Everybody in the restaurant seemed most sncere. I generally know when people are trying to put something over on me, and I didn't get that feeling here. Neither did Carrie nor the man from Oklahoma. The three of us got up to leave and pay our bills. We thanked everybody for their stories and information and walked out into the parking lot.

The Archuleta Mesa looms on the horizon north of Dulce, and north of that there is nothing but national forest and Indian reservations well into southern Colorado. There is no telling what might be happening on the other side of the mesa out of view of the citizens of Dulce. There are no roads or no towns for miles. This is an ideally isolated location for such an Alien Base, still close enough to a small bastion of civilization but far enough off the beaten path to be ignored by most tourists and others who might pass through Dulce unaware of anything.

Atop Archuleta Mesa is a cluster of antennae. We were told that these antennae are used by local television stations and other communications businesses to transmit images and data. And I personally have no doubt about that. On the other hand, if the reptilians who are conducting all these high-tech experiments inside the mesa are so advanced, then it would certainly be no problem for them to tap into these transmission antennae and, if nothing else, watch some local television programs. Don't you know they get a chuckle out of that?!

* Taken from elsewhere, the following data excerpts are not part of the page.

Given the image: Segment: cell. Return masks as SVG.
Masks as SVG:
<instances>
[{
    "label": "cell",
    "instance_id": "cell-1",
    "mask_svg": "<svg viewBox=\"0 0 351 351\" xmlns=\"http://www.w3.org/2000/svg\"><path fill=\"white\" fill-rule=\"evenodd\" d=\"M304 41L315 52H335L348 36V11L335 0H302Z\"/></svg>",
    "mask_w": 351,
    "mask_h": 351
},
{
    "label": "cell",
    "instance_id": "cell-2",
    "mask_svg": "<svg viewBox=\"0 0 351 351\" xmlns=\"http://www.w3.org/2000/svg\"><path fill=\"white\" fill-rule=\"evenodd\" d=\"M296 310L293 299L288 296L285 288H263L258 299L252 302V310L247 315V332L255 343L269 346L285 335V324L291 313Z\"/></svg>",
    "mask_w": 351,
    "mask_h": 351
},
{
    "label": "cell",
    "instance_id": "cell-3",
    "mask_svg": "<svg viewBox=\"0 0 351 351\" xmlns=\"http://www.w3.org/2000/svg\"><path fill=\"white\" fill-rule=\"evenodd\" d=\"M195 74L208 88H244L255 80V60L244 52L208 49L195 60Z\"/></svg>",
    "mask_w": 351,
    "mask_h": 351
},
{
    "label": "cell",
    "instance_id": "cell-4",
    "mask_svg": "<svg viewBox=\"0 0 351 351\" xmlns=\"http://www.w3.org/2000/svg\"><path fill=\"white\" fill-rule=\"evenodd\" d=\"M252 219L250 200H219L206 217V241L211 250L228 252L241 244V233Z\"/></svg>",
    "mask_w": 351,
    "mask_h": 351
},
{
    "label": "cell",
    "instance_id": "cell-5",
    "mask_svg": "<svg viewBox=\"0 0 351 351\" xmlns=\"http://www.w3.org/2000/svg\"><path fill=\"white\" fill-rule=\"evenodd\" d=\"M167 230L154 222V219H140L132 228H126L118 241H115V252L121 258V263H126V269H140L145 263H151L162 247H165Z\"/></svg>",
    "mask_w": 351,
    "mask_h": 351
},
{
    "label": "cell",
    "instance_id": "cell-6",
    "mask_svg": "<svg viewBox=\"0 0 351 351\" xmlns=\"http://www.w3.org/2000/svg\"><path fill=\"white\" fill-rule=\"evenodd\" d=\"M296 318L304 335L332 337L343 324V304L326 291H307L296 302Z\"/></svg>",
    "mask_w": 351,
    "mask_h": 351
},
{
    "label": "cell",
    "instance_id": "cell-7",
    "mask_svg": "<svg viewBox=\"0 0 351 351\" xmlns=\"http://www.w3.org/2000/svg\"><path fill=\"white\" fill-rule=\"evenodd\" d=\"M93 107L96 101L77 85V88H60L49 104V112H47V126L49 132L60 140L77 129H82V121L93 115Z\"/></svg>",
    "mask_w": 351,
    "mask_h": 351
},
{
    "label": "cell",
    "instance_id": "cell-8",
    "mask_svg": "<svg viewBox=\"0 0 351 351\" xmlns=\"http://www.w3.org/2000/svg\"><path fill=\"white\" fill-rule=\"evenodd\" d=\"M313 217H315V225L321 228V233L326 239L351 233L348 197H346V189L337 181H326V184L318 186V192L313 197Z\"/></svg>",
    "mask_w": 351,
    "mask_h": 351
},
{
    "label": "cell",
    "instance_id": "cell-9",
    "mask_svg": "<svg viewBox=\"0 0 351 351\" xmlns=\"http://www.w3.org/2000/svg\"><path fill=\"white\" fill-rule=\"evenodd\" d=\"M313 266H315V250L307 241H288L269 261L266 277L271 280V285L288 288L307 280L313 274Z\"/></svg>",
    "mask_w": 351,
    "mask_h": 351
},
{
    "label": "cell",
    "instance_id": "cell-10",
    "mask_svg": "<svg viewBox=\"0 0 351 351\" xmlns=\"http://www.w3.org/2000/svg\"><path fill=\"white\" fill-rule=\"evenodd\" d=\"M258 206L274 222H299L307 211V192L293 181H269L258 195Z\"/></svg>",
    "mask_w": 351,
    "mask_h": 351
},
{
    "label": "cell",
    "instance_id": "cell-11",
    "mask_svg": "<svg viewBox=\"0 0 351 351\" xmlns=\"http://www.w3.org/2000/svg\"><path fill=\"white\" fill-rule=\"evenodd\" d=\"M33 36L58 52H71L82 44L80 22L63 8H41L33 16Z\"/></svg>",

Carrie and I said goodbye to the man from Oklahoma, and I gave him one of my calling cards with my website URLs. Then Carrie and I got into her car and drove away. Just as we were pulling out of the Best Western parking lot, the boombox in the back seat came on, all by itself.

"Did you turn that on?" I asked Carrie.

"No. Did you?" she said.

"No." I leaned over into the back seat and turned it off. "I wonder what caused that to happen," I remarked to Carrie.

"Yes, I wonder." She glanced quickly at me and drove out onto the highway back to Chama.